In contrast to apartment properties, NNN-leased properties are typically leased on a long-term basis to highly creditworthy tenants who are fully responsible for management and operating expenses. In a true NNN-leased property, the tenant is responsible for utilities, maintenance, management, insurance, property taxes, and even structural aspects. This type of lease allows the property owner to have a passive investment with steady and predictable cash flow. Lenders often evaluate the lease more than the underlying real estate when determining debt limits and interest rates for investment-grade tenants. This can result in greater loan proceeds and lower interest rates compared to properties leased to non-investment-grade tenants. However, NNN-leased properties have their downsides as well. The lease terms are typically flat for the entire term, meaning there are no rent increases or inflation protection. Additionally, the pricing for NNN-leased properties tends to be influenced by interest rates, similar to bonds.

Office Properties

Office buildings have been a popular asset class for DST investors over the past decade. This includes downtown high-rise skyscrapers, medical office buildings, and single-tenant headquarters for large corporations. Lease terms for office properties are typically shorter than retail properties, ranging from 5 to 7 years. This allows for potential rent escalations but also increases the risk of vacancy. During the Great Recession, the office sector experienced a significant decrease in rents and occupancy levels. When investing in office properties, conservative due diligence is necessary, including looking for mission-critical assets for multinational and publicly traded companies, as well as ensuring there are significant reserves for tenant improvements and debt service.

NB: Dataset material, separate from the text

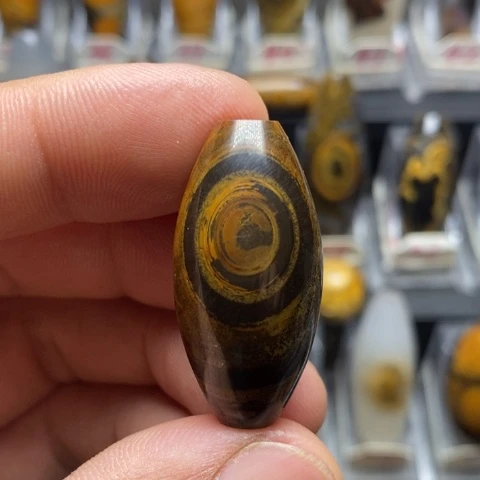 未镶嵌玛瑙/玉髓珠宝奇石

Senior Care and Healthcare Properties

With the baby boomer generation reaching retirement age, senior care properties have become increasingly popular among DST investors. Some sponsors even specialize in this asset class. While historic returns do not guarantee future performance, many investors who have invested in senior care DSTs and TICs over the past decade have seen double-digit cash flows and total annualized returns in the double digits. Senior care facilities offer a range of services, from Alzheimer’s care to assisted living. It’s important to note that DST investors are acquiring the real property, not the business itself. Due diligence should focus on operators with a long and successful operating history, as well as facilities that rely less on government subsidies.

Industrial Properties

Industrial complexes and warehouses, including self-storage and parking lots, may not be as glamorous as other asset classes, but they can be lucrative investments if the fundamentals are right.

Hospitality Properties

Hotels are often considered glamorous investments, and past DST offerings have included national operators such as Marriott and Hilton. Lease terms for hotels are not measured in years but in days, allowing for almost instantaneous rent increases based on revenue per available room (RevPAR). Cash flows from hotels are typically higher than other asset classes to compensate for the immediate and substantial vacancy risk. However, during the Great Recession, the hospitality industry was hit hard, with high unemployment rates and a decline in business travel. Some hospitality assets faced foreclosure, but those that survived were the first to recover, resulting in record returns for hotel TICs that have been sold in recent years. When investing in hotels, due diligence should focus on demand generators in the area, such as major corporations, airports, and universities.
In conclusion, DSTs offer a wide range of asset classes for alternative real estate investment. Each asset class has its own advantages and potential downsides, and thorough due diligence is crucial when selecting investments. By diversifying across different asset classes, locations, and sponsors, investors can create a well-rounded DST portfolio that aligns with their financial objectives.